Jusqu'ici, les travaux archéologiques sérieux considéraient que les moaïs, ces géants de pierre, avaient été transportés à l’horizontale entre les carrières et les lieux où ils étaient finalement redressés. Mais certains éléments ont mis la puce à l’oreille des chercheurs californiens. Divers moaïs ont en effet été retrouvés abandonnés, voire brisés, le long des anciennes routes. Or, dans les montées, ils sont généralement couchés sur le dos alors qu’ils sont plutôt sur le ventre dans les descentes.

Cela correspond à un mode de transport où les statues sont debout, le visage en avant. Leur posture allongée seraient alors due à des chutes lors desquelles les moaïs seraient logiquement tombés en fonction de l’inclinaison du sol. Mais comment parvenir à faire déplacer debout des statues dont les plus imposantes atteignent 74 tonnes pour 10 mètres de haut ?
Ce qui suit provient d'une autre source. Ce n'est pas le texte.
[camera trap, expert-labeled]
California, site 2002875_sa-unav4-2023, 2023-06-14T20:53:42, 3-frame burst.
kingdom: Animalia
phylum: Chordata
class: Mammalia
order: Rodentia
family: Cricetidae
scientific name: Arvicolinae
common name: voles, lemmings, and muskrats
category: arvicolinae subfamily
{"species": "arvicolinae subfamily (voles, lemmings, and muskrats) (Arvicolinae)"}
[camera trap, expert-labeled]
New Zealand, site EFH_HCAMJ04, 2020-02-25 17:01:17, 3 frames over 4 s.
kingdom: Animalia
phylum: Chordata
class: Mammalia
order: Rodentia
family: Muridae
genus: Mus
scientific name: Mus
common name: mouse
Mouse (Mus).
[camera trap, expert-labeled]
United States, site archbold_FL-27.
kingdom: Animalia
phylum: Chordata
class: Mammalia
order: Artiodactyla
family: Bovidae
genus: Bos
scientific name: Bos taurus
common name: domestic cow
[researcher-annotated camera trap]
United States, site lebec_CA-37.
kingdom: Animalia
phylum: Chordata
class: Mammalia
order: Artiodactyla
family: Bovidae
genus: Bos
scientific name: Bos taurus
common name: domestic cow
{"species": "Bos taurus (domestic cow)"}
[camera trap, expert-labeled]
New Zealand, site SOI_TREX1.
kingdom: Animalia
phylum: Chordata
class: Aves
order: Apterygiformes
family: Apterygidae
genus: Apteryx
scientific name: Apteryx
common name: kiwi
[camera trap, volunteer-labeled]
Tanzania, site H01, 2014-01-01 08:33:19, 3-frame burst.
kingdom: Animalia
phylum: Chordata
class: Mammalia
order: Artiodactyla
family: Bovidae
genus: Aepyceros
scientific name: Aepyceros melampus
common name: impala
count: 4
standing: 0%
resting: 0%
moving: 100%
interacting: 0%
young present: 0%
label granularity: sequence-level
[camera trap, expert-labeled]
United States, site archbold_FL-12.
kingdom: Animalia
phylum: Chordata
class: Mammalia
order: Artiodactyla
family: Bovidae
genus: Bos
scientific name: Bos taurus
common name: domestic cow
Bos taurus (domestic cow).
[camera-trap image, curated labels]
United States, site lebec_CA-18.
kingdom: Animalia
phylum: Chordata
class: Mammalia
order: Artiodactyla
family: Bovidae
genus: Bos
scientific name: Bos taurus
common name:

Selon les chercheurs, les Polynésiens qui ont colonisé l’île il y a 800 ans se seraient en fait servis de trois groupes d’hommes munis de cordes. Deux groupes se tenaient un peu en avant du moaï, un à sa droite et l’autre à sa gauche. Le troisième groupe restait derrière pour empêcher le monstre de pierre de tomber en avant à cause du mouvement des deux autres.

Les balancements produits par les transporteurs font alors avancer l’imposante sculpture. Carl Lipo et Terry Hunt, les auteurs de l’étude, ont mené une reconstitution où une équipe de 18 personnes a réussi à faire avancer de 100 mètres en une heure une fausse statue de 4,4 tonnes. Il est donc bien possible qu’avec plus de main d’œuvre, les anciens habitants de l’île aient pu transporter leurs créations à la verticale sur plusieurs kilomètres.

Une théorie qui ne fait pas l’unanimité

Toutefois, l’enthousiasme de cette découverte n’est pas partagé par tout le monde."Ce qu’ils ont fait s’apparente plus à une cascade qu’à une expérience, dénonce àNature Jo Anne van Tilburg. Ces travaux ont sorti les statues de leurs contextes archéologiques. Je pense que chaque fois que l’on fait ça, même avec précaution, on entre dans le domaine du fantastique et de la spéculation à un niveau qui n’est pas scientifique."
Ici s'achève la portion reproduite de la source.